Massey put himself up for election to the KSA council because he thinks that KPU students pay a lot of student fees, he wanted to create interesting events on campus, and his previous lack of knowledge of the club funding processes drove him to learn more. Until the KSA hired a proper clubs and events coordinator, the clubs and events system wasn’t as effective during those days, he says.
During his first term, Massey claims there was a lot more funding available for on-campus events, as the austerity measures of the current KSA council hadn’t been enacted.
With that greater financial ability, Massey created events on campus like most prospective councillors promise to do. Every month he hosts his own brand of poetry slams called “Slamapalooza” in the Grassroots, which created a successful KPU slam poetry team that performed at other slam events around Canada.
His mistakes in event organization, however, became galvanizing moments.

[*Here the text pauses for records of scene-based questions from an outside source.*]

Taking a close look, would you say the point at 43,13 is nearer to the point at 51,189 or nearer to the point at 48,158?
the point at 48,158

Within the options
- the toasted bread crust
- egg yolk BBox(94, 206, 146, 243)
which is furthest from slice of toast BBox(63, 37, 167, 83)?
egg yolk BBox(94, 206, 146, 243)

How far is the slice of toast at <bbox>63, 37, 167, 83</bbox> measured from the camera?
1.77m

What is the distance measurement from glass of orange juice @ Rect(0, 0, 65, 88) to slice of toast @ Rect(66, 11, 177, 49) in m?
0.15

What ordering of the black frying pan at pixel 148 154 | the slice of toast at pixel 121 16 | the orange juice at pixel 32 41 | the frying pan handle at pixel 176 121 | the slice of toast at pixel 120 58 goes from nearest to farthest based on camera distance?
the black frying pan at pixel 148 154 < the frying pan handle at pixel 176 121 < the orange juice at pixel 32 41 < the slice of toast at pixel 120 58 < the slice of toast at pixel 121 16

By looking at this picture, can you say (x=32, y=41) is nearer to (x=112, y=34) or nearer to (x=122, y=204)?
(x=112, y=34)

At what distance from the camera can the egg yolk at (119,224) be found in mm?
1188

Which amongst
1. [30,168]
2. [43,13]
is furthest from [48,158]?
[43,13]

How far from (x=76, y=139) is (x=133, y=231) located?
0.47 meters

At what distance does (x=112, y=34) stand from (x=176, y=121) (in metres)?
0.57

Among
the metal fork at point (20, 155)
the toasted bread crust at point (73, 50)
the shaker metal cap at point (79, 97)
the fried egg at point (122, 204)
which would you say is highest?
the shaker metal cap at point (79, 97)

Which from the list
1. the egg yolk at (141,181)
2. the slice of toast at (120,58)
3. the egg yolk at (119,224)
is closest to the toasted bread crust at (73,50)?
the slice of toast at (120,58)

He “accidentally” became the sole organizer for a poetry-performance at the Melville Centre for Dialogue on Richmond campus, for example.

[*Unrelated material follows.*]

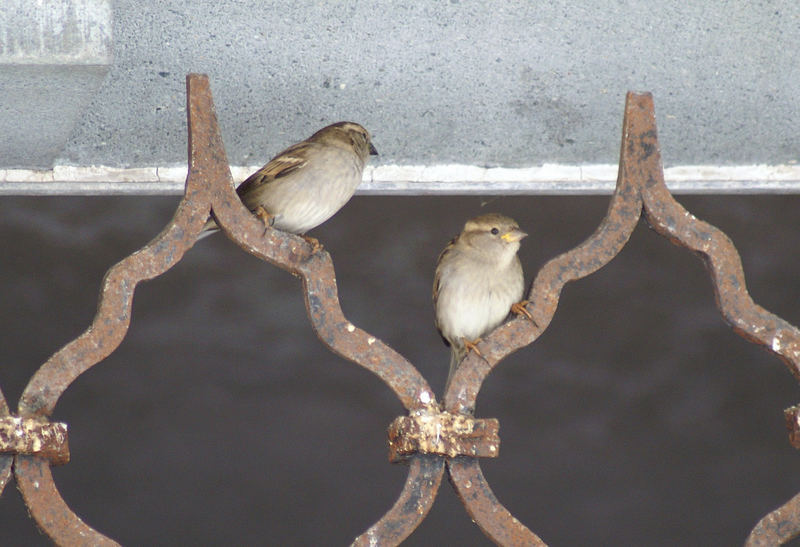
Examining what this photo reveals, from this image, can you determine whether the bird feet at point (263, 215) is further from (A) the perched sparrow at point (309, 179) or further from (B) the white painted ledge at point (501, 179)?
(B) the white painted ledge at point (501, 179)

In those moments he says, “you kind of just start swearing.”
But the event still took place. He was able to sit down, de-stress, and enjoy the experience he helped create for students.
Besides event organization, there’s the advocacy work. Councillors typically learn more than most students about dense university processes, and it puts them in a place of responsibility.
Some councillors, if given the opportunity, make themselves known as a resource for students at the beginning of a class. If a student does have concerns, then Massey or any councillor would be expected to accommodate them, offer a business card, and ask for an email detailing the concerns.
Naturally, the student councillor constantly refreshes their inbox for new messages. In fact, the KSA bylaws force councillors to check their emails. They can also usually expect calendar invites to a copious number of meetings.
“For the love of god, put your council email calendar into your phone,” says Massey. “You will have so many meetings that will just happen.”
In those meetings, Massey says the most important thing for a councillor is to “keep your own ideas,” and not to herd vote.
Massey says that others can discern when the backbenchers, those who don’t say much, are actually considering the debate happening in front of them and changing their votes.
Those votes are powerful. Massey and hundreds of other KPU students were reminded of that when they ousted corrupt KSA executives in 2011, in a special general meeting that stopped multiple times because unidentified colluders pulled fire alarms and even pepper-sprayed students.
“I believe they disconnected G building . . . from the fire alarm grid, and students were posted in front of every fire alarm to make sure the meeting could finish,” says Massey.
Massey found those days to be an inspiring display of student involvement. He says there were over 400 students in that meeting, taking loads of time out of their day, skipping classes, so they could “get the stuff they were paying into, so it could get better.”
Since then, voter turnout at the KSA general elections has been declining. Massey says that could be a good or bad sign. At least it generally means that “no one’s angry at the KSA.”
Still, students should rue the day it took their squandered rights to actually change something.
Yes, crisis might be a great catalyst. But more often, change should come when students realize that they have power to make it happen at their university.
Surely, that’s why students are still putting themselves up for election.